#### TEXT:
# Does your seasoning make you cough?



## vilasman (Sep 1, 2007)

Maybe I am a little nutty, but I wont to know if I am the only one. Yes I know meat has flavor. I taste it whenever my wife cooks, we eat out or I get lucky and dont over cook something, which is actually happening more often.
But every now and then, as I cruise the meat aisle of the local grocery store I get a hankering for some over seasoned slightly burnt or over roasted meat. By over seasoning I mean I dump a mixture of whatever the spirit leads me to dump into my mortar and pestle it until I am coughing profusely. Coat the meat with EVOO and then sprinkle the seasonings on it, turn the burner on until the pan smokes a little bit and then in goes the meat. Cook until crusty on the bottom side, then flip and cook until no pink on the inside and crusty on pan side down. Let rest for awhile and dig in. My lamb last night was still pretty tender and juicy after this abuse.

#### SUPPLIED INFORMATION:
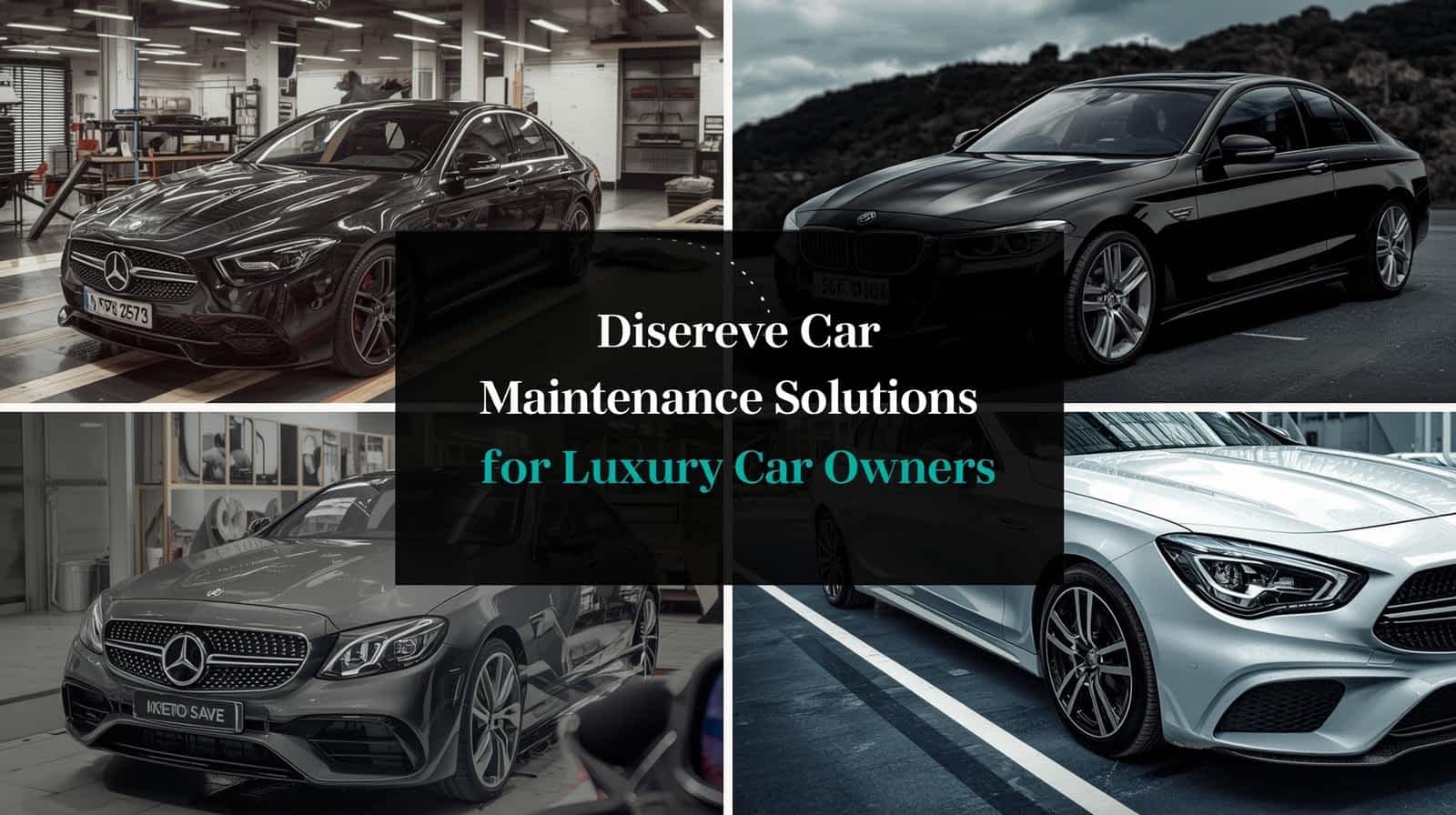 Discreet Car Maintenance Solutions for Luxury Car Owners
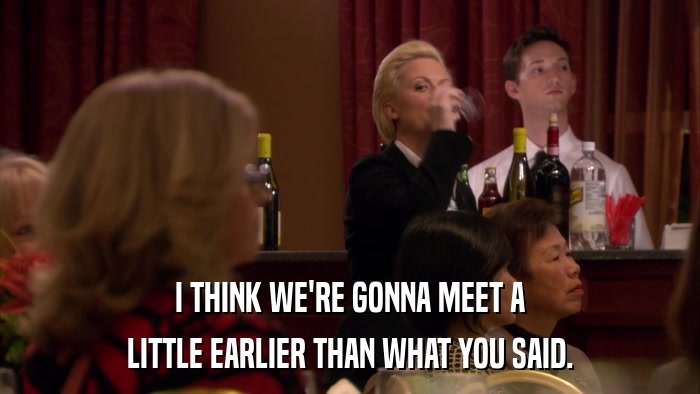 I THINK WE'RE GONNA MEET A LITTLE EARLIER THAN WHAT YOU SAID. 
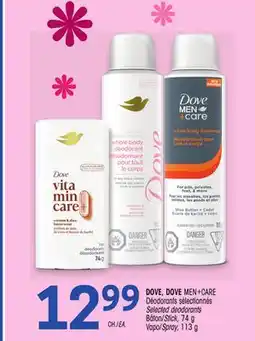 Uniprix DOVE, DOVE MEN+CARE Déodorants sélectionnés Bâton Vapo /Selected deodorants Stick Spray offer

#### TASK SET:
1 - Duplicate the seasoning post between "Maybe I am a" and "after this abuse.", inclusive.
2 - In the seasoning post, what does the poster coat the meat with before sprinkling on the seasonings?

#### RESPONSE LIST:
1 -
Maybe I am a little nutty, but I wont to know if I am the only one. Yes I know meat has flavor. I taste it whenever my wife cooks, we eat out or I get lucky and dont over cook something, which is actually happening more often.
But every now and then, as I cruise the meat aisle of the local grocery store I get a hankering for some over seasoned slightly burnt or over roasted meat. By over seasoning I mean I dump a mixture of whatever the spirit leads me to dump into my mortar and pestle it until I am coughing profusely. Coat the meat with EVOO and then sprinkle the seasonings on it, turn the burner on until the pan smokes a little bit and then in goes the meat. Cook until crusty on the bottom side, then flip and cook until no pink on the inside and crusty on pan side down. Let rest for awhile and dig in. My lamb last night was still pretty tender and juicy after this abuse.

2 - EVOO.